Interception and Disruption, Johndale Solem, Planetary Defense Workshop at Los Alamos National Laboratory, May 1995

He continues in the paper to describe several modes of engagement:

  • Surface-burst device – An explosion on the surface turns surface material into reaction mass, transferring momentum into the asteroid. However, this would create a crater and possibly split the asteroid without giving it the desired change in direction. (A solution to this, not mentioned in Solem’s paper is to use energy weapons like lasers or particle accelerators to more slowly induce the same type of reaction mass with far less danger of fracture.)
  • Stand-off device – An explosion off the surface that would throw x-rays, gamma rays, neutrons, and some debris from the device itself to create a reaction mass from a larger area, reducing the risk of fracture. However, because the stand-off device would create far less reaction mass than a surface burst, the device would need to be at least 40 times larger.
  • Penetrator device – A bunker-buster type device would bury into the asteroid and fracture the asteroid. There are many problems with this approach, most related to the need for an exact hit to an exact depth at the exact right time to ensure the pieces go in the desired direction. We also lack deep understanding of how the fragments would gravitationally interact, potentially collecting back into an object nearly the size of the original. Surface-burst and stand-off approaches are far less sensitive to those variables.

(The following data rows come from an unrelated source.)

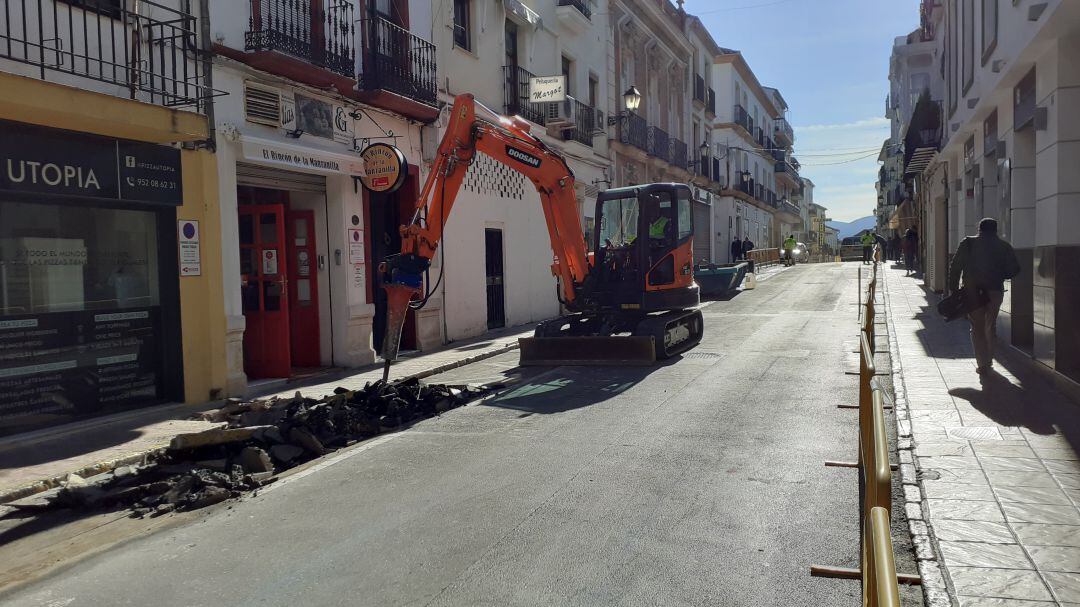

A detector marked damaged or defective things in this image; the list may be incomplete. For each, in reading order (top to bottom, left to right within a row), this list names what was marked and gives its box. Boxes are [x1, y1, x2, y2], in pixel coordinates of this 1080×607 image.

pile of broken asphalt [6, 378, 494, 514]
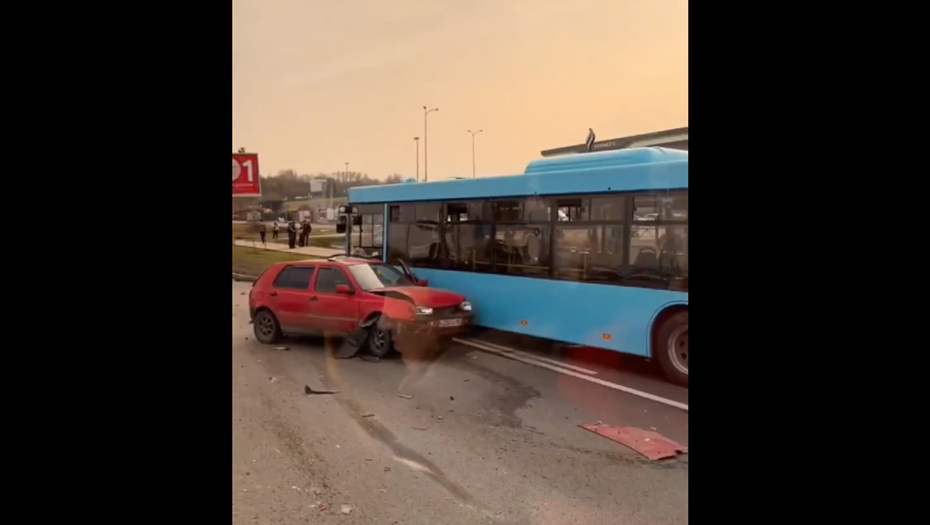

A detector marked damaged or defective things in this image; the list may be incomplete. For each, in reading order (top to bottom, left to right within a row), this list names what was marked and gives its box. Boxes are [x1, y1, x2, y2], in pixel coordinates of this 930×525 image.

damaged vehicle [246, 256, 472, 356]
crumpled hood [378, 286, 462, 308]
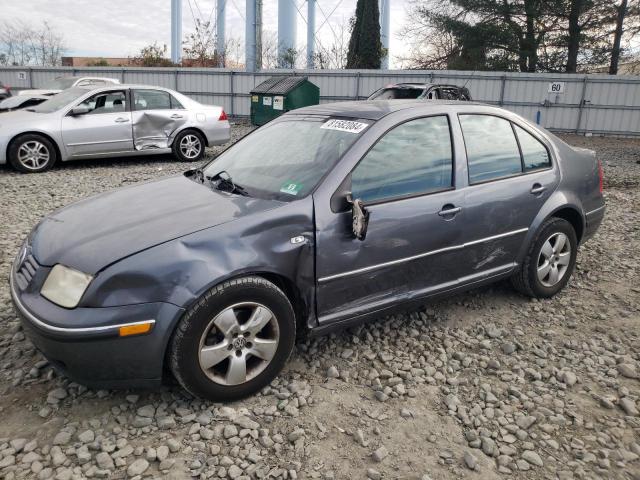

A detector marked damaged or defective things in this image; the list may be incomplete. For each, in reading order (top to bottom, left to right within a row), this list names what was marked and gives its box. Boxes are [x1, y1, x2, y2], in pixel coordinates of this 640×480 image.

damaged gray sedan [0, 85, 230, 173]
damaged white car [0, 85, 230, 173]
wrecked silver car [0, 85, 230, 173]
crumpled hood [31, 175, 278, 274]
damaged gray sedan [13, 101, 604, 402]
crushed front bumper [10, 268, 185, 388]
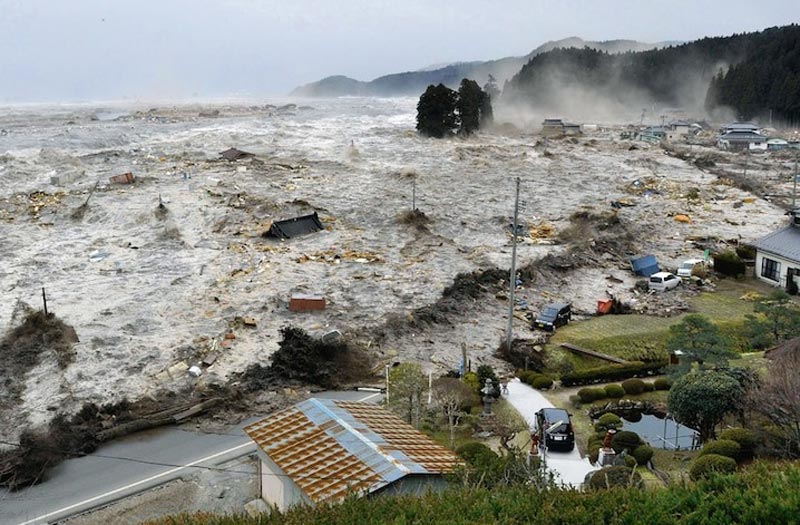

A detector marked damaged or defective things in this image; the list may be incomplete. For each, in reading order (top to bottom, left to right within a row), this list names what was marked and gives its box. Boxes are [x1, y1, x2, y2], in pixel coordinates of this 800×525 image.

damaged roof [264, 211, 324, 239]
damaged roof [752, 224, 800, 260]
damaged roof [247, 398, 466, 504]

Fortunately, nukes in space are not the only options, if we have an extended time to work on the asteroid:

Projects in Planetary Defense

  • NEO Deflection App: The Jet Propulsion Laboratory has developed a web app that helps examine how a large impact mass could deflect an asteroid at key moments of its orbit. It also shows when you would need to launch a vehicle to catch that asteroid and the sizes that could be deflected with a single space vehicle. The page offers hypothetical asteroids to test cases.
  • Asteroid Capture: A small space vehicle to capture and redirect a 7-10 meter, roughly 500 ton NEA to a stable orbit between Earth and the Moon for later manned missions to the asteroid. The project was cancelled, but shows how the vehicle might move smaller asteroids from a collision course.